Spatial questions tied to images

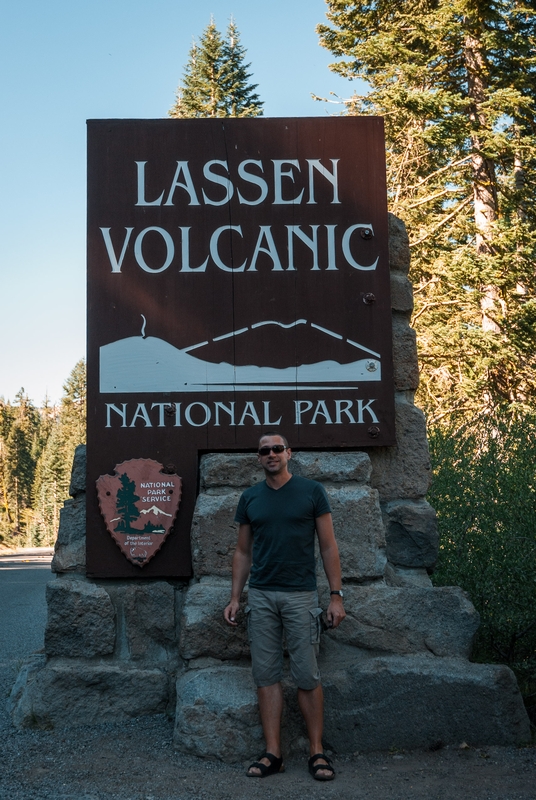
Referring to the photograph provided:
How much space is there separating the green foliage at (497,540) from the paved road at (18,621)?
3156mm

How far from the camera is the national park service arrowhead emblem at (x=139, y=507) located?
464 centimetres

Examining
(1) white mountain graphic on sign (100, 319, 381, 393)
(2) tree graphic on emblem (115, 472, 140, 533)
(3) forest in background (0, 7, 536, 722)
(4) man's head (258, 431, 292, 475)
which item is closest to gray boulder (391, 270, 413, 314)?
(1) white mountain graphic on sign (100, 319, 381, 393)

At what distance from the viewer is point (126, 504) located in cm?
466

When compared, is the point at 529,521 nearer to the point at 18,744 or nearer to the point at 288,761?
the point at 288,761

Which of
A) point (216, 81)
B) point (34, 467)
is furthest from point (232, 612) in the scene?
point (34, 467)

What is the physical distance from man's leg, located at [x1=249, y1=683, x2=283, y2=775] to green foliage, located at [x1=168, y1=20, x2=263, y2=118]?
2745 centimetres

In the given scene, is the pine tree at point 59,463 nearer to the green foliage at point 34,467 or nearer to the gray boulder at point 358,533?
the green foliage at point 34,467

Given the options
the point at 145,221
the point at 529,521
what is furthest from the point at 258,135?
the point at 529,521

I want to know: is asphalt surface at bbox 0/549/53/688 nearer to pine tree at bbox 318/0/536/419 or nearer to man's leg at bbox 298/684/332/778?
man's leg at bbox 298/684/332/778

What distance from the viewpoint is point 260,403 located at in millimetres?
4730

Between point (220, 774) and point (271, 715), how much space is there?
0.35 metres

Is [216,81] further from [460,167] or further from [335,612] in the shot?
[335,612]

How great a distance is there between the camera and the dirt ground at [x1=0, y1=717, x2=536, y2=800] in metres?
3.56

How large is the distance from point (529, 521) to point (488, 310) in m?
10.5
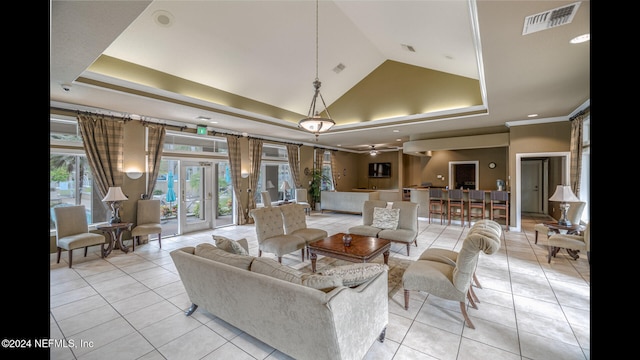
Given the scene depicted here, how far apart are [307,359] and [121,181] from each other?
17.1ft

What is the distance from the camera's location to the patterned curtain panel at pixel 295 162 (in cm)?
888

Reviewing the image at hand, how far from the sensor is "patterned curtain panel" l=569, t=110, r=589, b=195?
522 centimetres

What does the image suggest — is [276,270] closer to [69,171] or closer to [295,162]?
[69,171]

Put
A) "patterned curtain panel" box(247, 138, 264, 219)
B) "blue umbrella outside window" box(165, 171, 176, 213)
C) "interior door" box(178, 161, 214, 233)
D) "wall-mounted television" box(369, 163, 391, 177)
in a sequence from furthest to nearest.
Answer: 1. "wall-mounted television" box(369, 163, 391, 177)
2. "patterned curtain panel" box(247, 138, 264, 219)
3. "interior door" box(178, 161, 214, 233)
4. "blue umbrella outside window" box(165, 171, 176, 213)

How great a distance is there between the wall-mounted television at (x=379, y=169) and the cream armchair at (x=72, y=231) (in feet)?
36.1

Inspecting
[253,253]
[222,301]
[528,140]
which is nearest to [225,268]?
[222,301]

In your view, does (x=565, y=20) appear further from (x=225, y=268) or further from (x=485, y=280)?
(x=225, y=268)

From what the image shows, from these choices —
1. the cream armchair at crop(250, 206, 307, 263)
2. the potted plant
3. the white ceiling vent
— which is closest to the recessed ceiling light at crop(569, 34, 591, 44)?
the white ceiling vent

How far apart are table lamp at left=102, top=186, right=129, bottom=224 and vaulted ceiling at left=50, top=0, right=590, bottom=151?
1513 millimetres

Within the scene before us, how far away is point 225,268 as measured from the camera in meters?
2.11

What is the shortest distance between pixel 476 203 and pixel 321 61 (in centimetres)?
539

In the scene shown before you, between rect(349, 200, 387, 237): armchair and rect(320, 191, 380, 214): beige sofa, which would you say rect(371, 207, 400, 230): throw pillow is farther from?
rect(320, 191, 380, 214): beige sofa

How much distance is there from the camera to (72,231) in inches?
172

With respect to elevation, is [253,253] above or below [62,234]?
below
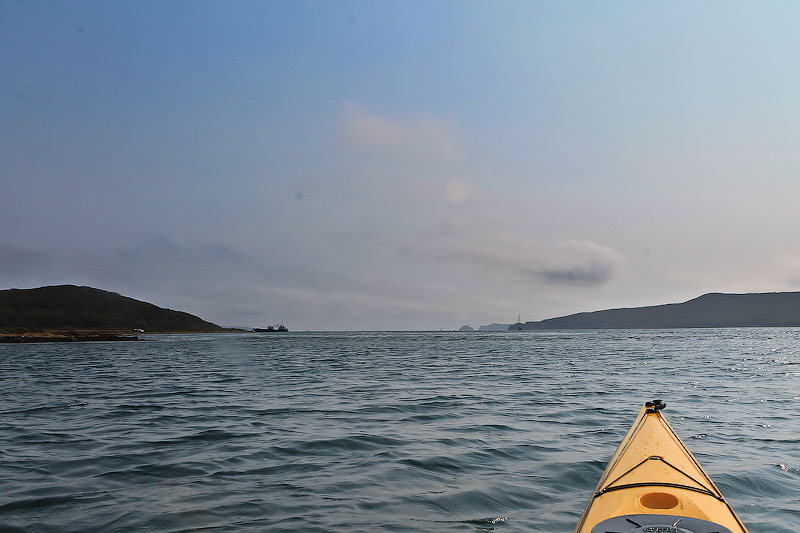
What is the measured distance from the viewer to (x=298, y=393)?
65.6ft

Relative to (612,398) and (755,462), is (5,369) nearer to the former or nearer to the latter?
(612,398)

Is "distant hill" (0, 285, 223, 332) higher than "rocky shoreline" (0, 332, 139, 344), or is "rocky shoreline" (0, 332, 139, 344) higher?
"distant hill" (0, 285, 223, 332)

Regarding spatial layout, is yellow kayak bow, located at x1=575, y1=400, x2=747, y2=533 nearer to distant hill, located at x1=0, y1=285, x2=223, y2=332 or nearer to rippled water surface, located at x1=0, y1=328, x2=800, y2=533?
rippled water surface, located at x1=0, y1=328, x2=800, y2=533

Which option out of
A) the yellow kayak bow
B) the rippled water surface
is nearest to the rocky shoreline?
the rippled water surface

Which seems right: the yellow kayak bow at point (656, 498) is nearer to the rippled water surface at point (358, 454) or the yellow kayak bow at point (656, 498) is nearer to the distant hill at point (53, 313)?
the rippled water surface at point (358, 454)

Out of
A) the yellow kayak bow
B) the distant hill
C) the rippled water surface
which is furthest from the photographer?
the distant hill

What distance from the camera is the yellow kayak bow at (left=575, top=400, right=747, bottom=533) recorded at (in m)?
5.08

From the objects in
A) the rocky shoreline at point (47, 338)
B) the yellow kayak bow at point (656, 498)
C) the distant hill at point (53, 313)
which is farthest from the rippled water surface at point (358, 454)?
the distant hill at point (53, 313)

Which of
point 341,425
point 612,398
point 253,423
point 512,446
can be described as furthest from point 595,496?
point 612,398

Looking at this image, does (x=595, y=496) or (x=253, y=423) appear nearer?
(x=595, y=496)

#### WHAT THE TASK ASKS:
Render the stretch of rows from the line containing "Looking at this" through the end of the rows as a numbered list, omitting any blank lines.

#### ANSWER TO THE TASK:
1. Looking at this image, does (x=595, y=496) or (x=253, y=423) appear nearer?
2. (x=595, y=496)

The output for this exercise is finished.